[Aim]: In the records, take the part that opens with the line containing "What is the distance of" and runs through the end of the records. Rewrite only that part with "closest" switched to "nearest" and everything else left unchanged.

[Provided data]:

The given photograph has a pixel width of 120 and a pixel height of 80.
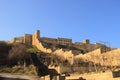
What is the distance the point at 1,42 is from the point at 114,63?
45.5m

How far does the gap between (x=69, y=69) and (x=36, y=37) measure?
46.4 meters

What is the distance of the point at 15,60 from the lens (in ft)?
184

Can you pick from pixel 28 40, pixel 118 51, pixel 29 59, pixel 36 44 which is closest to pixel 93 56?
pixel 118 51

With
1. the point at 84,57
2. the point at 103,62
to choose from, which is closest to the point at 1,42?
the point at 84,57

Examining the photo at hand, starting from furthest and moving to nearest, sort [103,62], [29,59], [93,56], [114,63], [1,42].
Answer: [1,42]
[29,59]
[93,56]
[103,62]
[114,63]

[Answer to this exercise]:
What is the distance of the point at 15,60 from the lens (in ft)?
184

Can you pick from pixel 28 40, pixel 118 51, pixel 29 59, pixel 36 44 which is nearest to pixel 93 56?
pixel 118 51

With
1. the point at 84,57
2. the point at 103,62
to choose from, which is nearest to the point at 1,42?
the point at 84,57

Examining the photo at hand, starting from furthest and moving to nearest, sort [103,62], [29,59], [93,56], [114,63], [1,42].
Answer: [1,42]
[29,59]
[93,56]
[103,62]
[114,63]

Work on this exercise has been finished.